» What to produce
Make an exact copy of all the entries below, with the pictures left out.
*** Records shown ***
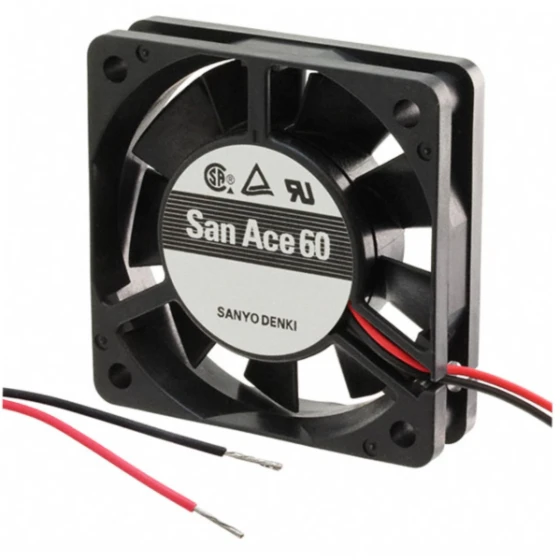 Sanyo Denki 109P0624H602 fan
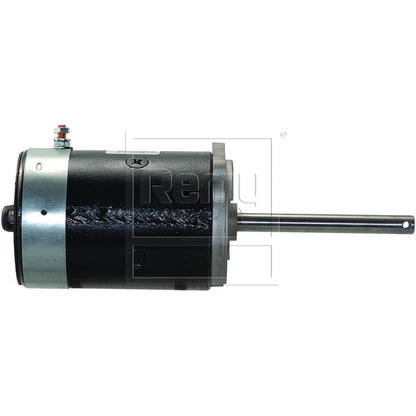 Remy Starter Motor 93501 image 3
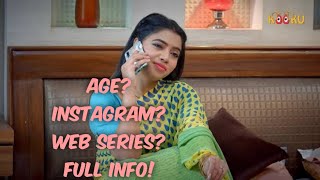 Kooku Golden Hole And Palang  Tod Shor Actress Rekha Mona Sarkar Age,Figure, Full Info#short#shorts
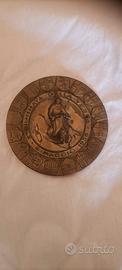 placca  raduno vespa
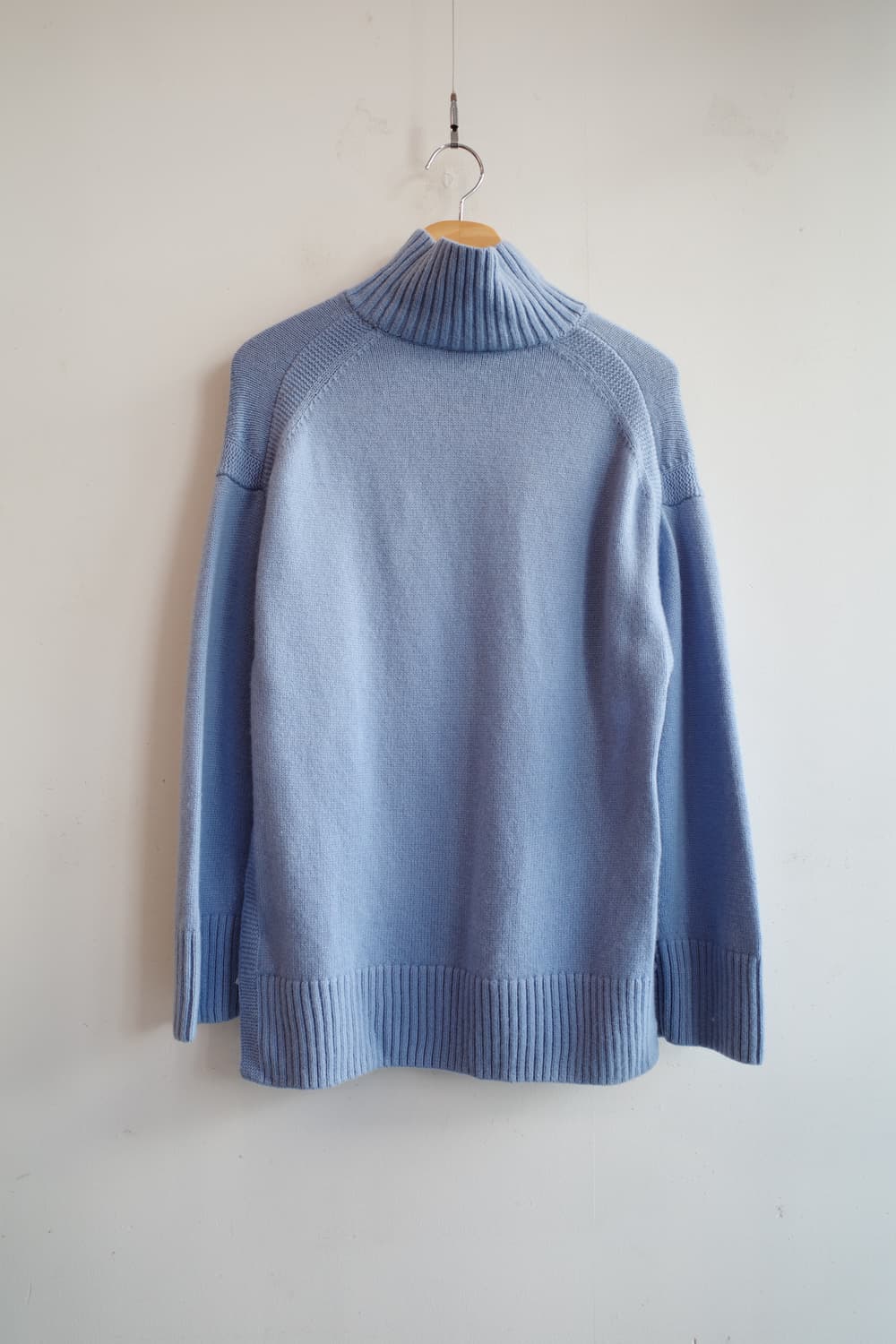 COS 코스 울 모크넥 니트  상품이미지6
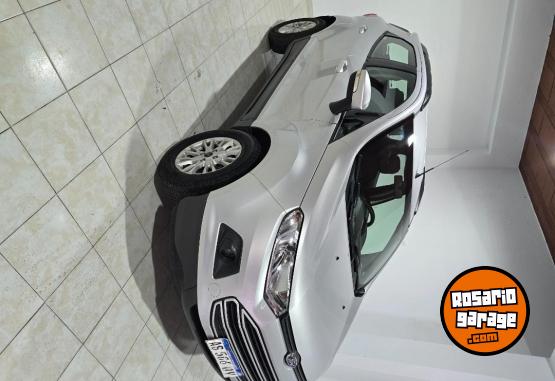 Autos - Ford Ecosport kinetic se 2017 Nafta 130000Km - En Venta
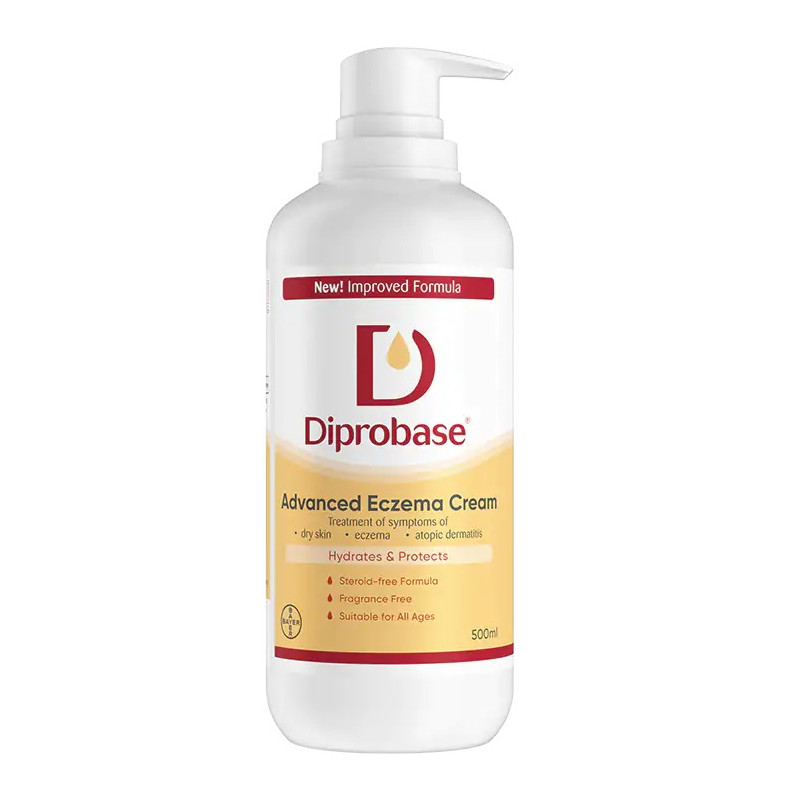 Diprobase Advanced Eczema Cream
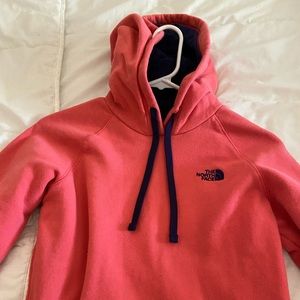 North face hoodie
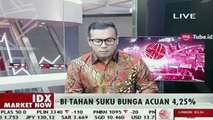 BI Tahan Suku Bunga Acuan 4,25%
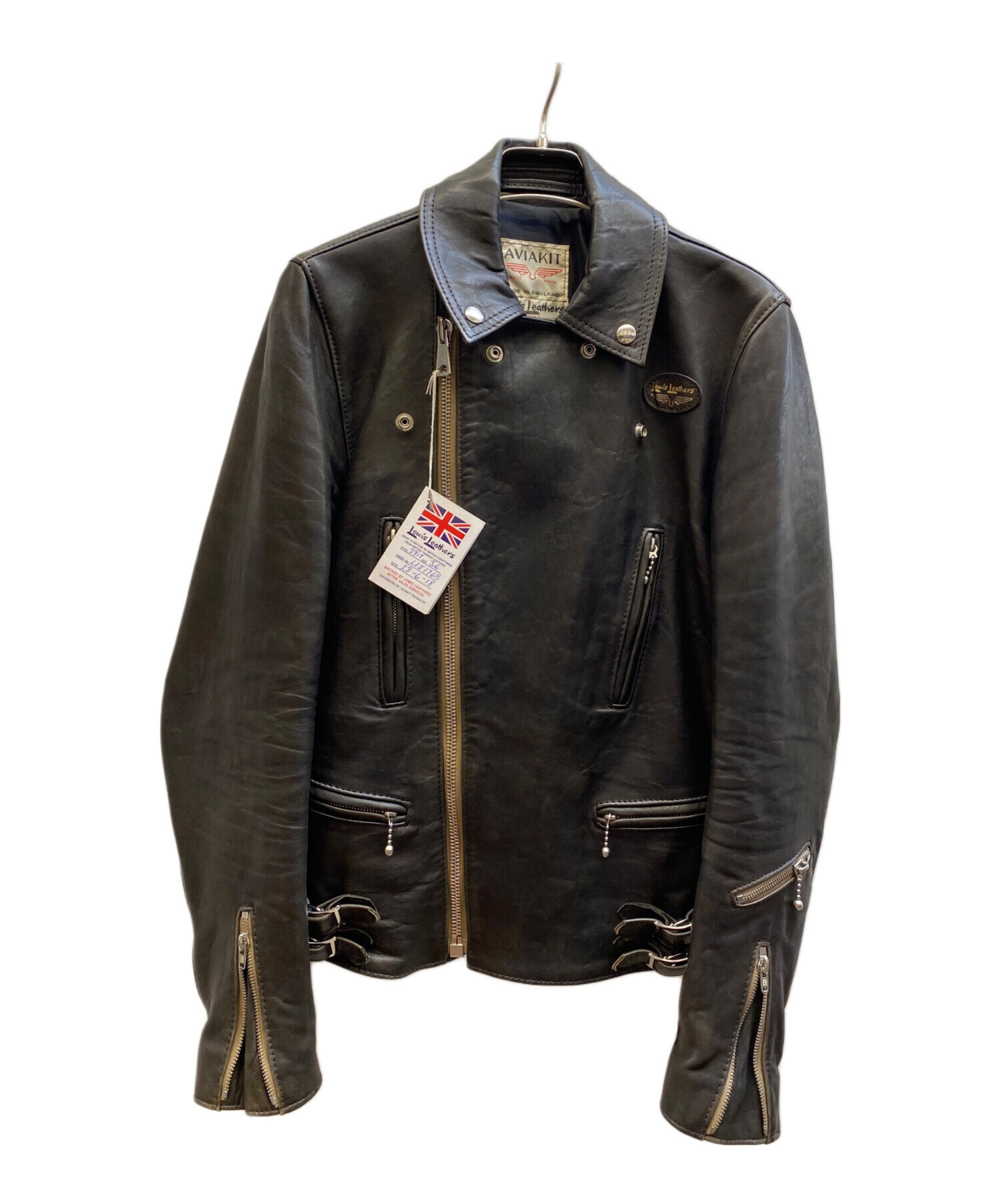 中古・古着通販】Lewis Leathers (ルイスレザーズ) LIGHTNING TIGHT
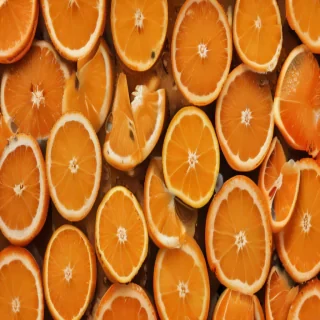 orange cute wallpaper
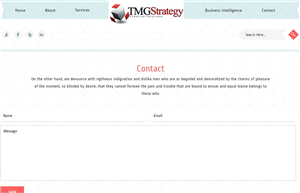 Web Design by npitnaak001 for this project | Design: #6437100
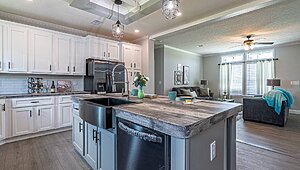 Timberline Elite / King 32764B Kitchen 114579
*** End of Records shown ***
» Output of the exercise
 Sanyo Denki 109P0624H602 fan
 Remy Starter Motor 93501 image 3
 Kooku Golden Hole And Palang  Tod Shor Actress Rekha Mona Sarkar Age,Figure, Full Info#short#shorts
 placca  raduno vespa
 COS 코스 울 모크넥 니트  상품이미지6
 Autos - Ford Ecosport kinetic se 2017 Nafta 130000Km - En Venta
 Diprobase Advanced Eczema Cream
 North face hoodie
 BI Tahan Suku Bunga Acuan 4,25%
 中古・古着通販】Lewis Leathers (ルイスレザーズ) LIGHTNING TIGHT
 orange cute wallpaper
 Web Design by npitnaak001 for this project | Design: #6437100
 Timberline Elite / King 32764B Kitchen 114579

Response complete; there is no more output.